Para um segundo grupo de participantes foram apresentados os programas C e D. Adotando o programa C, das 600 pessoas 400 iriam morrer, já com o programa D haveria 1/3 de probabilidade de ninguém morrer e 2/3 de probabilidade de que as 600 pessoas morressem. Neste caso, 78% dos participantes preferiram o programa D e 22% o programa C.

O leitor atento terá percebido que os programas A e C são iguais (e envolvem certezas), e o mesmo acontece com B e D (envolvendo risco), mesmo assim houve uma clara inversão de preferências por parte dos participantes. Por quê? De acordo com os autores, o cérebro fixa sua atenção em palavras com impacto emocional como “salvar” ou “morrer”. Se a palavra “salvar” aparece, os participantes optam rapidamente pela ação que tem menos risco (associado à palavra “probabilidade”). Se a palavra “morrer” aparece, os participantes preferem arriscar. Poucos pararam para analisar o conteúdo dos programas. Esta constatação tem uma enorme importância no mundo dos negócios e investimentos. Não à toa Kahneman foi laureado com o Nobel de Economia por seus estudos.

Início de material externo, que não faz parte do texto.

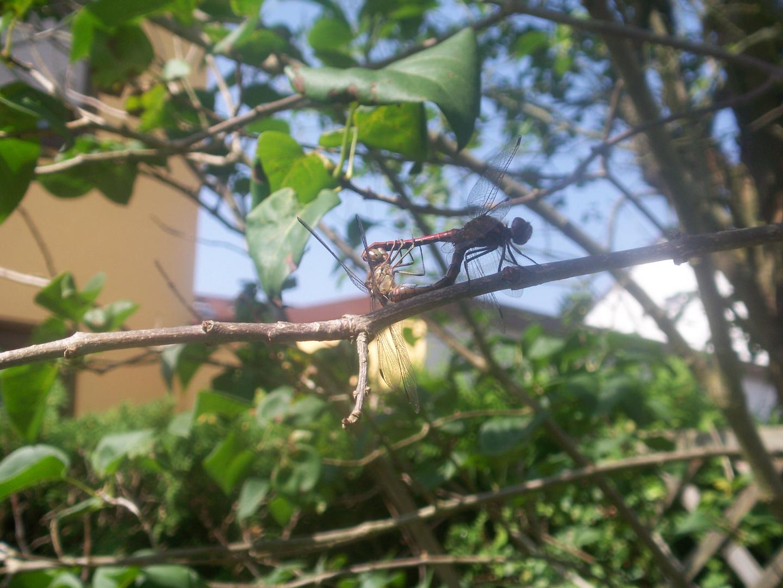 Liebesspiel der Libellen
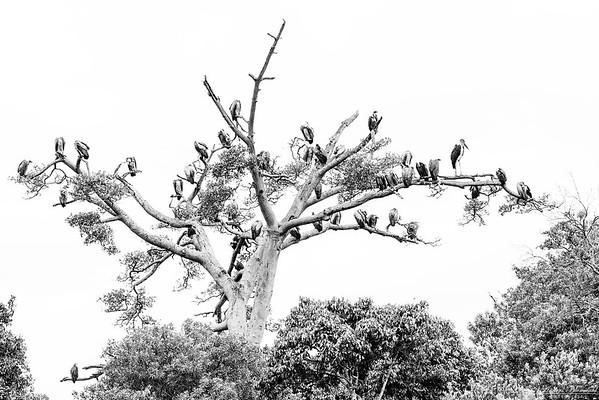 Gamträdet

Mas o que tem a ver com política e eleições? Tudo. Os mesmos mecanismos de framing são utilizados pelos meios de comunicação para favorecer este ou aquele candidato. Jornalões, jornais televisivos de horário nobre, etc., não apenas estabelecem a agenda de temas de debate público, mas também são capazes, utilizando mecanismos como os demonstrados no problema da doença asiática, de favorecer uma determina interpretação dos fatos.

Temos que ficar atentos. Somos bombardeados por esse e outros mecanismos de manipulação todo dia. Vi assalariado comemorando a “PEC do teto”. Vejam como o framing é poderoso!